> _PROBLEM REQUIREMENTS_:
The expected result is an exact restatement of the data, free of pictures.

** SUPPLIED MATERIAL follows **

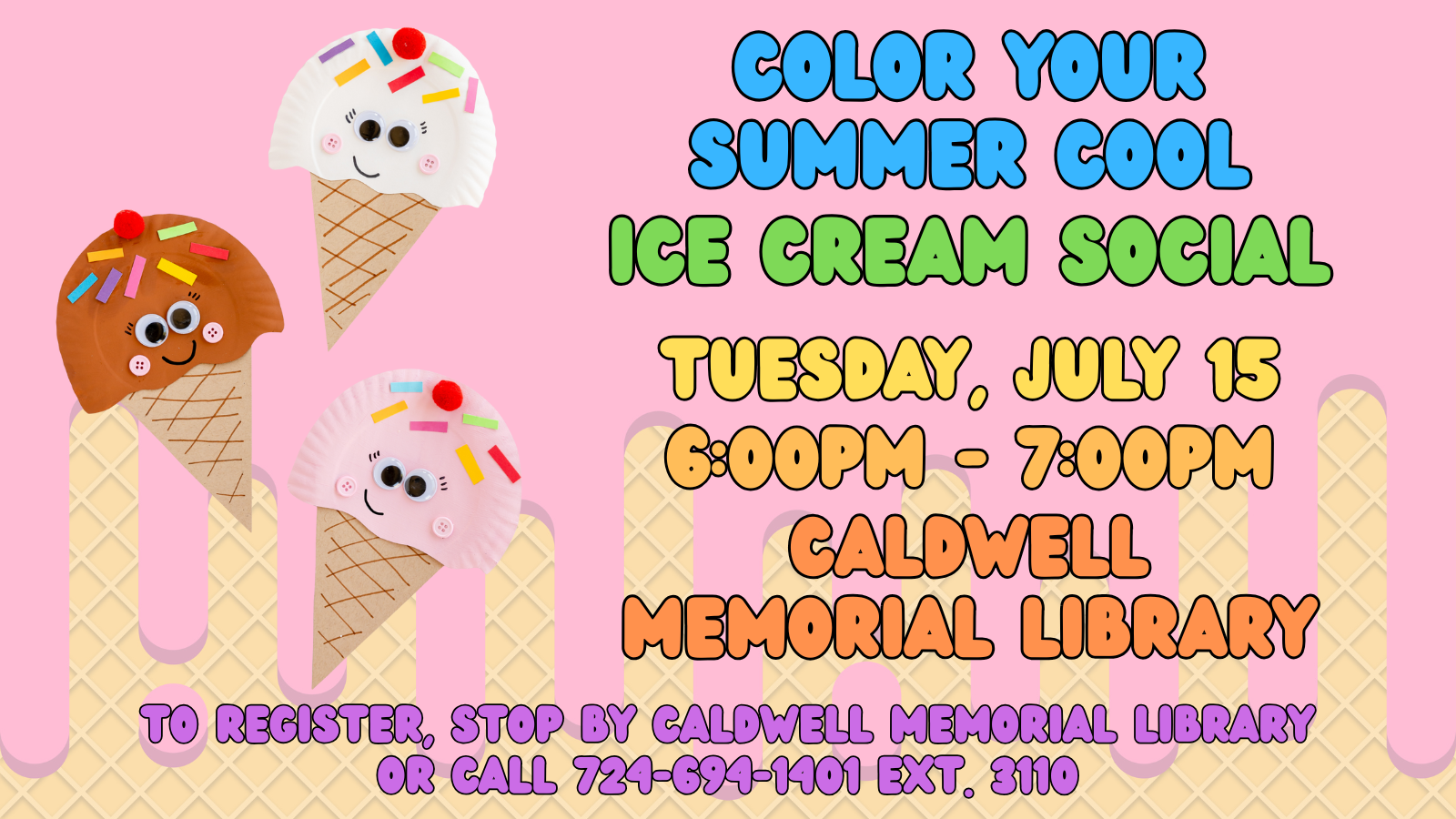 COLOR YOUR SUMMER COOL ICE CREAM SOCIAL

TUESDAY, JULY 15
6:00PM - 7:00PM
CALDWELL MEMORIAL LIBRARY

TO REGISTER, STOP BY CALDWELL MEMORIAL LIBRARY OR CALL 724-694-1401 EXT. 3110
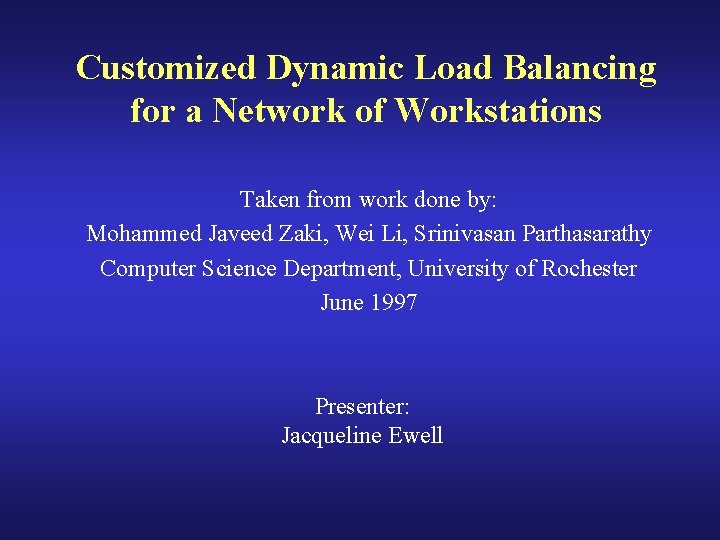 Customized Dynamic Load Balancing for a Network of Workstations

Taken from work done by:
Mohammed Javeed Zaki, Wei Li, Srinivasan Parthasarathy
Computer Science Department, University of Rochester
June 1997

Presenter:
Jacqueline Ewell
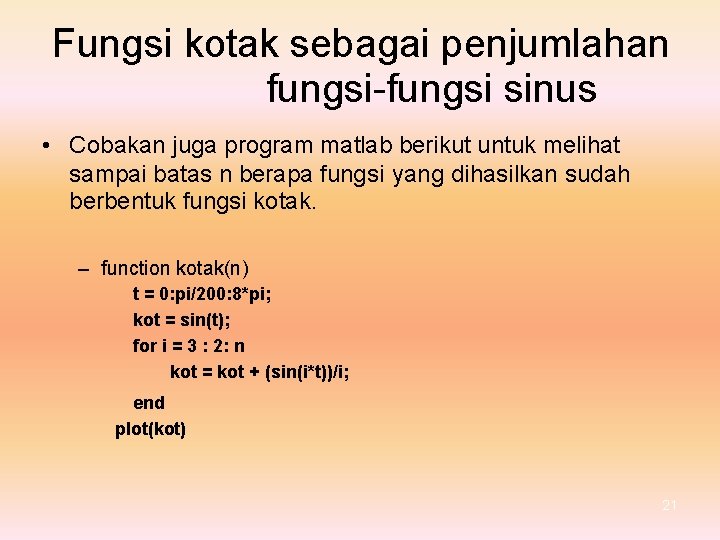 Fungsi kotak sebagai penjumlahan fungsi-fungsi sinus

• Cobakan juga program matlab berikut untuk melihat sampai batas n berapa fungsi yang dihasilkan sudah berbentuk fungsi kotak.

– function kotak(n)
t = 0:pi/200:8*pi;
kot = sin(t);
for i = 3 : 2: n
kot = kot + (sin(i*t))/i;
end
plot(kot)

21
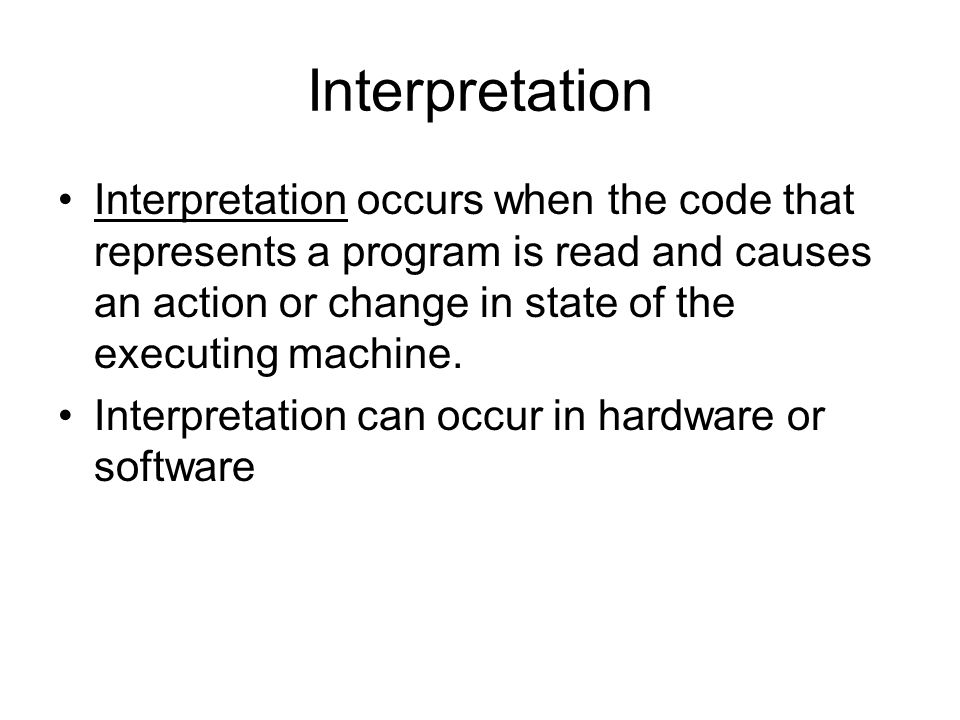 Interpretation

• Interpretation occurs when the code that represents a program is read and causes an action or change in state of the executing machine.
• Interpretation can occur in hardware or software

** End of SUPPLIED MATERIAL **

> _OUTPUT BELOW_:
 COLOR YOUR SUMMER COOL ICE CREAM SOCIAL

TUESDAY, JULY 15
6:00PM - 7:00PM
CALDWELL MEMORIAL LIBRARY

TO REGISTER, STOP BY CALDWELL MEMORIAL LIBRARY OR CALL 724-694-1401 EXT. 3110
 Customized Dynamic Load Balancing for a Network of Workstations

Taken from work done by:
Mohammed Javeed Zaki, Wei Li, Srinivasan Parthasarathy
Computer Science Department, University of Rochester
June 1997

Presenter:
Jacqueline Ewell
 Fungsi kotak sebagai penjumlahan fungsi-fungsi sinus

• Cobakan juga program matlab berikut untuk melihat sampai batas n berapa fungsi yang dihasilkan sudah berbentuk fungsi kotak.

– function kotak(n)
t = 0:pi/200:8*pi;
kot = sin(t);
for i = 3 : 2: n
kot = kot + (sin(i*t))/i;
end
plot(kot)

21
 Interpretation

• Interpretation occurs when the code that represents a program is read and causes an action or change in state of the executing machine.
• Interpretation can occur in hardware or software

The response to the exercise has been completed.